The poem is “A Gazetteer of the Backyard (In Which Pedanius Dioscorides Takes Stock”) by Sylvia Legris (Poetry, March 2020).

It’s a Pernambuco of a backyard.

Over a span of dogged spells with this rhapsody of nature-naming I hit upon the expedient of looking up and listing terms novel to me, which were legion. It was to be a praise act with which to needle the sprawl of what this is. I gave up on that, it spread me too thin. But I do admire Legris’s achievement. I do feel taken for a ride.

The poem is divided into 3 parts with uppercase titles:

PART 1. UPROOTED THE EARLY SKY
PART 2. A PERENNIAL SAGA (BEFORE THE BLUE LAKE BUSH BEANS, THE BOLERO HYBRID CARROTS, THE MAESTRO PEAS, THE RUBY QUEEN BEETS)
PART 3. ASCLEPIADS

Here’s a taste:

Perseids seed the 3b hardiness zone. A zone of zahara starlight zinnias. Double clusters and heliotropes, sunflowers under Swift-Tuttle showers.
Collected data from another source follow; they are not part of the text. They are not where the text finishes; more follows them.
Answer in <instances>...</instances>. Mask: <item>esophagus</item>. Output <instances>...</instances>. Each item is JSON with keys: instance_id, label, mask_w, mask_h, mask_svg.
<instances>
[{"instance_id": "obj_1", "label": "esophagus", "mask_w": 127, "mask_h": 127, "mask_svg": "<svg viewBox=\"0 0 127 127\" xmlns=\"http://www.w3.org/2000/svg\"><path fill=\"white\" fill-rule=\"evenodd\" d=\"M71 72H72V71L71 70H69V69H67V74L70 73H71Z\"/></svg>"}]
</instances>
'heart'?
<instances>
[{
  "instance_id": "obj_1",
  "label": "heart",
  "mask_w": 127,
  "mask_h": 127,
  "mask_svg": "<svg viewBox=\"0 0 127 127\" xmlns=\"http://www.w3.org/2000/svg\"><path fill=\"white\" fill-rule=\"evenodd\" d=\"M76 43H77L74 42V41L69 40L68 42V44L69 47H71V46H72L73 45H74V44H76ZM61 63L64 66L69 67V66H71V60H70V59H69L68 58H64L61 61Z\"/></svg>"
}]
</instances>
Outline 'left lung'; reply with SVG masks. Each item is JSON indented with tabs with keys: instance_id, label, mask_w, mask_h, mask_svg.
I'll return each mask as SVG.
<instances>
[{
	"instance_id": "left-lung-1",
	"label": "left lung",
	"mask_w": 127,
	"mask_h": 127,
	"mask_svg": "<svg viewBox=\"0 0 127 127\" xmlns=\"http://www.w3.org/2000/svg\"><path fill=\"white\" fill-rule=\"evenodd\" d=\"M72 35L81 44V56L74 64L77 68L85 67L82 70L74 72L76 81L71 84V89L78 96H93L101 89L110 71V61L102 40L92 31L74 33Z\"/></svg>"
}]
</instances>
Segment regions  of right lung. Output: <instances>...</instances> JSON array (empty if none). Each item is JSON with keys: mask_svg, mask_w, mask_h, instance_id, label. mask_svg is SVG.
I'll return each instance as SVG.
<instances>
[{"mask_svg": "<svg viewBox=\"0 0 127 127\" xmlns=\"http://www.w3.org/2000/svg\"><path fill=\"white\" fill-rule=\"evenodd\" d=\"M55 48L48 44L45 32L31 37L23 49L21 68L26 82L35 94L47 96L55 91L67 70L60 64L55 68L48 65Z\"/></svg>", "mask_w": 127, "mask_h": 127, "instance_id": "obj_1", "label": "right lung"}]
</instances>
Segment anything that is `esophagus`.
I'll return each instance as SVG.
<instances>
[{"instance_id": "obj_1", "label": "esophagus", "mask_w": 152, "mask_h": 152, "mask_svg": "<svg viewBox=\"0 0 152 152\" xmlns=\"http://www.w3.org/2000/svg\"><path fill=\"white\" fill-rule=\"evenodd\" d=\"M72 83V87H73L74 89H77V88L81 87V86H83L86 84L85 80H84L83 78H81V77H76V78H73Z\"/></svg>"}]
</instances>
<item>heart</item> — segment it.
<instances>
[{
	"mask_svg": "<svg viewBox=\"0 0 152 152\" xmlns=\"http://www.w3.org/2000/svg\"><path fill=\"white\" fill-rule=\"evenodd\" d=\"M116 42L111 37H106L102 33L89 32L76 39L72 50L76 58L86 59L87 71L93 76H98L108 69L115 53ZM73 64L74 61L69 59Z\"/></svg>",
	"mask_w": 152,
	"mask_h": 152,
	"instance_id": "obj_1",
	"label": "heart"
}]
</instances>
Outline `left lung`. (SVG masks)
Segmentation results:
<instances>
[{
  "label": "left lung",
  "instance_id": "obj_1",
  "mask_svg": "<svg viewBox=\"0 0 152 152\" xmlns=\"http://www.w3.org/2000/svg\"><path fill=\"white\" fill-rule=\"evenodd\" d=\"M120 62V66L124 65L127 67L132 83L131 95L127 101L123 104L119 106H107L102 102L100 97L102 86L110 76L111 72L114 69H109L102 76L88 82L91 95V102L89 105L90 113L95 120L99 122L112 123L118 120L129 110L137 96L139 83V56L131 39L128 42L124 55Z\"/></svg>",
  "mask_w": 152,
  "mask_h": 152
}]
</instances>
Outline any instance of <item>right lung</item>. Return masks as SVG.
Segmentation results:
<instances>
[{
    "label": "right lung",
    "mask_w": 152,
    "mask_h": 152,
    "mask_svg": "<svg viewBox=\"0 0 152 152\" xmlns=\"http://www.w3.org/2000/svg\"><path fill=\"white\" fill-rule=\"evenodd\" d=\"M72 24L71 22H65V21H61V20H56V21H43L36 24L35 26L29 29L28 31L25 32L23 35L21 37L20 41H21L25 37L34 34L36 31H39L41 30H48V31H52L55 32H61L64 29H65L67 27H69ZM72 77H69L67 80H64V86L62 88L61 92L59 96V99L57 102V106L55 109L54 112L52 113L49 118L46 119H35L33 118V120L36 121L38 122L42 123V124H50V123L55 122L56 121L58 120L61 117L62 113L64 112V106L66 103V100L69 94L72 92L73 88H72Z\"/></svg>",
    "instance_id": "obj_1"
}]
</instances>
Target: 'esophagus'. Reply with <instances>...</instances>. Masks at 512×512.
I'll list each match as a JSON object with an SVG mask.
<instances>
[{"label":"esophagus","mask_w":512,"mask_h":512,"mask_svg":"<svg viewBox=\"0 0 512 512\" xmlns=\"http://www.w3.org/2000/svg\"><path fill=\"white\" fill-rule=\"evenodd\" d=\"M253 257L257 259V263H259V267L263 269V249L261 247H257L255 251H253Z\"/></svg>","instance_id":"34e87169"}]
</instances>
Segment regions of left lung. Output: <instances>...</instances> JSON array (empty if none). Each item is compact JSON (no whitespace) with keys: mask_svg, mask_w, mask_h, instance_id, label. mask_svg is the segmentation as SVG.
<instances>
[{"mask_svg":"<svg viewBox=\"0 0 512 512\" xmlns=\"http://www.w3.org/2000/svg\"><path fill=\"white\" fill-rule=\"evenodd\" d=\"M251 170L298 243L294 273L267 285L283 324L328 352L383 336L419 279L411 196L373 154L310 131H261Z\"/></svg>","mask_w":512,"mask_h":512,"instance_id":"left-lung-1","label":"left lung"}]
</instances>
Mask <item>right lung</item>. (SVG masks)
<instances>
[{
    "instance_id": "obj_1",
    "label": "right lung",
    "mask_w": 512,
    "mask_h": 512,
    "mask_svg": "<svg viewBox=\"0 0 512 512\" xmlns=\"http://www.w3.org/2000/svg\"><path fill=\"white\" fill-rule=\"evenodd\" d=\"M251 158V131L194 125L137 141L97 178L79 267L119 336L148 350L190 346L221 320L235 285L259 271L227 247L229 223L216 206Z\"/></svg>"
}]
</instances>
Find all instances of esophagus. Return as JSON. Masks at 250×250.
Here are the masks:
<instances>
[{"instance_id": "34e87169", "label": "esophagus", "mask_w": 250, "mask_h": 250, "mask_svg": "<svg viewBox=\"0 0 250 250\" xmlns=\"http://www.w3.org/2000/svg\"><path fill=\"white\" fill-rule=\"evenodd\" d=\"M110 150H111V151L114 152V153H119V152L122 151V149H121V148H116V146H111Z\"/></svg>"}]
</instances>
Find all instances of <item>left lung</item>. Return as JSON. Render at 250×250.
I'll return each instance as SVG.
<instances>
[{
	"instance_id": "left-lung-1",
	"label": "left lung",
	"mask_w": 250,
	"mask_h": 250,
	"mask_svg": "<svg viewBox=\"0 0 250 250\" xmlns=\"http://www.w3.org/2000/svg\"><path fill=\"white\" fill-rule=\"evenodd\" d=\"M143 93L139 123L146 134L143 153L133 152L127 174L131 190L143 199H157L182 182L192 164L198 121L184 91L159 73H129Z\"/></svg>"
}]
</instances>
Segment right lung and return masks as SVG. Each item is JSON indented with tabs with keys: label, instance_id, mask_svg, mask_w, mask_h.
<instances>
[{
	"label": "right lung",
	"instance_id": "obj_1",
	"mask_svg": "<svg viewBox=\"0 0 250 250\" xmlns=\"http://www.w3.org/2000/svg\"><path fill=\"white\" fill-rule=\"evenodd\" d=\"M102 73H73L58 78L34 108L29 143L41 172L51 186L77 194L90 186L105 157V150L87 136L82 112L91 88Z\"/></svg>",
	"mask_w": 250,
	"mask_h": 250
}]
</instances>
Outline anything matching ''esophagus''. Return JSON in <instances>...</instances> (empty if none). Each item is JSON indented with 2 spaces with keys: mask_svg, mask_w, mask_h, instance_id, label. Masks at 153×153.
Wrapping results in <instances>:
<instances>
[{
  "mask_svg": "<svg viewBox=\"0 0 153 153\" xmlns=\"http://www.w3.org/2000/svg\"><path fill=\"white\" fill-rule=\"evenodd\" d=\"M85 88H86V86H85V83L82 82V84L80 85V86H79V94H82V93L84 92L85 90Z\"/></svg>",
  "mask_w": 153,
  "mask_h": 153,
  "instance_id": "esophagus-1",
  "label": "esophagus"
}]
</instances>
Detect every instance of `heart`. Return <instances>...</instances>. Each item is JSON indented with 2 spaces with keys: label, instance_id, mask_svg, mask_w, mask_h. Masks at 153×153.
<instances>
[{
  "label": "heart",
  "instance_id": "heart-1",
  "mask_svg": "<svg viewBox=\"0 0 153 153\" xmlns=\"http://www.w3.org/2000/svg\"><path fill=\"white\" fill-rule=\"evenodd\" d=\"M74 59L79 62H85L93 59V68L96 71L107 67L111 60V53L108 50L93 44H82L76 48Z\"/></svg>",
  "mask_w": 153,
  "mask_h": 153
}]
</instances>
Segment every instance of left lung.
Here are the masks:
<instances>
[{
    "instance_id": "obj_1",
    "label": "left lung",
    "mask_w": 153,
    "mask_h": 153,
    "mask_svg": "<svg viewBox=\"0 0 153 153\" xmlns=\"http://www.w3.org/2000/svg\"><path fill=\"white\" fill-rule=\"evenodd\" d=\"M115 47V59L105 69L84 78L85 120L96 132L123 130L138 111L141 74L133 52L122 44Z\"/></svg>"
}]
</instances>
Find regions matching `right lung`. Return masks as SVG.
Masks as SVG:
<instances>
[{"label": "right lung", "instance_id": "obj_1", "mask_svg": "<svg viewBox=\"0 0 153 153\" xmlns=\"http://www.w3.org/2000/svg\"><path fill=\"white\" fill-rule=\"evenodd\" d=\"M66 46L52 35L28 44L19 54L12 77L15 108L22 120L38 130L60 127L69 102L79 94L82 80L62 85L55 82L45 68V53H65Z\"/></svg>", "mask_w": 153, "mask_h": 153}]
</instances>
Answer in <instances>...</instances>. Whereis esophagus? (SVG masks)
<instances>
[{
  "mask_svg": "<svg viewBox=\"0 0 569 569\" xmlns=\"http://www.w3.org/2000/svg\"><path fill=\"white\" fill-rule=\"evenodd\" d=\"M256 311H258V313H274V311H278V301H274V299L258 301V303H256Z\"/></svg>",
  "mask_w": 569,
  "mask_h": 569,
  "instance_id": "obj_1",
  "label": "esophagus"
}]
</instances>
Orbits of high heaped cloudberries. A royal poet of a sky!

My rows bode bad with wode whistle, cheatgrass, bad man’s oatmeal and yolky toadflax — a blunder garden! The missteps, the false alyssum, the prolifically prolix knapweed… a pervasive invasive creep. Taproots tapping my optimism.

Gardens of orthic dark brown soil. Calcareous dark brown. Eluviated dark brown. Humic gleysols… Gardens of nearly level topography. Of topography gently sloping or roughly undulating. Moderately sloping or gently rolling. Strongly sloping or moderately rolling. Steeply sloping or strongly rolling.

What I wish you could see in this crudely rendered drawing…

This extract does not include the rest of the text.